── Provided text

Intellectual property rights were essentially recognized and accepted all over the world due to some very important reasons. Some of the reasons for accepting these rights are: –
a. To provide an incentive to the individual for new creations.
b. Providing due recognition to the creators and inventors.
c. Ensuring material reward for intellectual property.
d. Ensuring the availability of the genuine and original product.

Kinds of Intellectual Property Rights

The knowledge of intellectual property rights is a must to a common man. A common man everywhere and every time come across the things created, invented, discovered and produced by some human mind. A design of a house, the material used in a house, its furnishings like a carpet, sofa, fridge, television, telephone, paintings, photographs, wall clock; the articles of daily use like a pen, books, the newspapers, tissue papers, shoes, etc; the things that are worn by him like Jeans, T-shirts, trousers, hats ties, shoes, etc; the items of conveyance like cycles, cars, bikes, etc…The list is endless! Almost all the things that surround a common man are one way or other, intellectual properties of someone. Somebody has spent his time, money, and energy to invent and create them. Therefore, these all-common things are the intellectual property of someone and are protected by law.

These items of intellectual properties can be classified into two main categories: –
a. Industrial Property items
b. Copyright and related rights items.

The industrial properties items include all sorts of inventions, trademarks, industrial designs, and geographic indicators of the source. The copyrights and related rights items include all literary works which range from articles, news-paper items, novels, storybooks, poetry books, etc… The drawings, photographs, paintings, architectural design, music, dance, films, and artistic performances.
The industrial property items are found all around us. All inventions are covered under this category. An invention has been defined as a process or a product that provides a new way of doing something or provides a new solution to a problem. Inventions are protected by the Patents. The owner of inventions can get his invention registered under a Patent. A Patent is granted for 20 years from the date of filing the application or patent. After this period the invention is available to all for commercial exploitation and it becomes public property.
Some of the products we use in daily life are protected by trademark laws. A Trademark can be patented like invention and industrial designs. The trademark can be a combination of words, letters, numbers, drawings, images, symbols, and even sounds. The trademarks not only protect the owner’s rights but also required for a consumer to have confidence in the product purchased by him. The reputation and quality are also associated with trade-marks. The trade-marks are generally registered for seven years but they can be renewed indefinitely by applying again and paying the required fee.

A design is the aesthetic or the ornamental aspect of an article. The design can be two-dimensional like patterns, lines, or colors. They can be three-dimensional like the surface or shape of an article. These designs are made to look at things attractive and beautiful. They also have commercial value. Due to these reasons, industrial design is protected. One has to register this design against limitation and unauthorized copying. The protection is provided for five years and it can be renewed for fifteen years.
Some of the products we use have an association with geographical indicators of the source. The things like Basmati rice of Dehra dun, Champagne of France, Darjeeling tea, etc. are the product which can be protected by laws and international agreements because they are the geographical indicators of the source.

────

→ Exercise instructions
1. Answer these from the intellectual property text:
(a) For how long is a patent granted?
(b) For how long are trademarks generally registered?
(c) What are the two main categories of intellectual property items?
2. Turn the paragraph of the intellectual property text beginning "A design is the aesthetic" into a short list that keeps its main facts.
3. In the intellectual property text, begin at the words "These items of" and stop after "and artistic performances.". Write that passage again, replacing "geographic indicators" with "geographical indications".
The rows below come from a different source than the intellectual property text.

── Supplied material

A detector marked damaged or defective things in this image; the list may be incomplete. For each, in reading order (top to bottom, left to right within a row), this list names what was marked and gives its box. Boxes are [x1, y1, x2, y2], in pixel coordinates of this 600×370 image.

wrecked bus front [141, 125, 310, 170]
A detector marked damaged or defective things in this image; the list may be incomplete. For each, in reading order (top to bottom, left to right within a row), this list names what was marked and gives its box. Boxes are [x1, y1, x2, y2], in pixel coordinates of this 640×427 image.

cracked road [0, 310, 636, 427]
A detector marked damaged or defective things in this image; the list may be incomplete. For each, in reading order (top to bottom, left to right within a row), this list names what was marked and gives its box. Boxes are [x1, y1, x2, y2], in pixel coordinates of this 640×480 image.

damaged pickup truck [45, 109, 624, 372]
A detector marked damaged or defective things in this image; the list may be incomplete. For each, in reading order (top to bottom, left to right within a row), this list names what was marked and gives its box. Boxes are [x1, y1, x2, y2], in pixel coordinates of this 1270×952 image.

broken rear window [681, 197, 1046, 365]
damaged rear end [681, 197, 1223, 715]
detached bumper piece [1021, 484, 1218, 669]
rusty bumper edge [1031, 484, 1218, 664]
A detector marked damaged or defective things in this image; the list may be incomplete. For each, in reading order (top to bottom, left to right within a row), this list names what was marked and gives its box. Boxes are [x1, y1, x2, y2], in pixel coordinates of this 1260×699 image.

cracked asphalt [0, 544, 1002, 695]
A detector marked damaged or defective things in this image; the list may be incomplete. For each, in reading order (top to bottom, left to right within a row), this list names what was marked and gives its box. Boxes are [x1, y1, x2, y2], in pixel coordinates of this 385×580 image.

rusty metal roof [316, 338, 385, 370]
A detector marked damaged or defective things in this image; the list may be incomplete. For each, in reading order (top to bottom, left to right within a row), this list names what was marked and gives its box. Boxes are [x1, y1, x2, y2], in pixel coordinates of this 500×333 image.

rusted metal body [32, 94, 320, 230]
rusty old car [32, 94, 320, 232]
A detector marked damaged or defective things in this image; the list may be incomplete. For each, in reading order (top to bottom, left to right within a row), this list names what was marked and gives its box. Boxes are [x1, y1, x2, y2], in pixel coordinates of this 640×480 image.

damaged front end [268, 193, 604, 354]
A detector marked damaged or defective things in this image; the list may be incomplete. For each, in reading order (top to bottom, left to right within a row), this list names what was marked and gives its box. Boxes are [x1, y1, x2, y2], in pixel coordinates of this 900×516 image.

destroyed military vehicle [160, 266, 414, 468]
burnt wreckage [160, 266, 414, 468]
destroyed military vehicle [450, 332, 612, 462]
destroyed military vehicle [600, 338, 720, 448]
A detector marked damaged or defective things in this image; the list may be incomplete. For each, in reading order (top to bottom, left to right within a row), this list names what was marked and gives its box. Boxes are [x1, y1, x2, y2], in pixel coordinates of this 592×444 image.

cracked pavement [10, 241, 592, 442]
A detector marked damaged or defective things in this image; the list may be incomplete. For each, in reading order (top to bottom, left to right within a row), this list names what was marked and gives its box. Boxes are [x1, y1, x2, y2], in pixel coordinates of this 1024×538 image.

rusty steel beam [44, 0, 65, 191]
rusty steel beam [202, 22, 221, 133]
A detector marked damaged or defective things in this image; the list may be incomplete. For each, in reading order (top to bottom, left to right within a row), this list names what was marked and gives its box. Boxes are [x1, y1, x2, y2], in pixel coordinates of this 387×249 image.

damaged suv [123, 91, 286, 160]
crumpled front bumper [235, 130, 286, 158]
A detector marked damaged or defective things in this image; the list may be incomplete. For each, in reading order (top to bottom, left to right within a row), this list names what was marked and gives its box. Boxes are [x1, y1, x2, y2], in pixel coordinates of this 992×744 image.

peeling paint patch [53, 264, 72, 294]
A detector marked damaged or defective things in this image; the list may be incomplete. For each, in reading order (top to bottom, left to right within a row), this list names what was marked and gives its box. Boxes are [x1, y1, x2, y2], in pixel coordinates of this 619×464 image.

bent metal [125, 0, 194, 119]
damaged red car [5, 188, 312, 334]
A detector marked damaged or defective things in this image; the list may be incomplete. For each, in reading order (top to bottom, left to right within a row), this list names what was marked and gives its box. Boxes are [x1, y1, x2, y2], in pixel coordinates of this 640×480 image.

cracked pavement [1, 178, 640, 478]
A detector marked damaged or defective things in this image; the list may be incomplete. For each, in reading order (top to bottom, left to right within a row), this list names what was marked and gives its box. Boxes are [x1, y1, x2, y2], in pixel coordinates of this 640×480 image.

────

→ Full answers
1.
(a) For 20 years from the date of filing the application or patent.
(b) For seven years, though they can be renewed indefinitely by applying again and paying the required fee.
(c) Industrial property items, and copyright and related rights items.

2.
- A design is the aesthetic or ornamental aspect of an article.
- It can be two-dimensional (patterns, lines, colors) or three-dimensional (surface or shape).
- Designs make things attractive and have commercial value, so industrial design is protected.
- A design must be registered against limitation and unauthorized copying.
- Protection lasts five years and can be renewed for fifteen years.

3.
These items of intellectual properties can be classified into two main categories: –
a. Industrial Property items
b. Copyright and related rights items.

The industrial properties items include all sorts of inventions, trademarks, industrial designs, and geographical indications of the source. The copyrights and related rights items include all literary works which range from articles, news-paper items, novels, storybooks, poetry books, etc… The drawings, photographs, paintings, architectural design, music, dance, films, and artistic performances.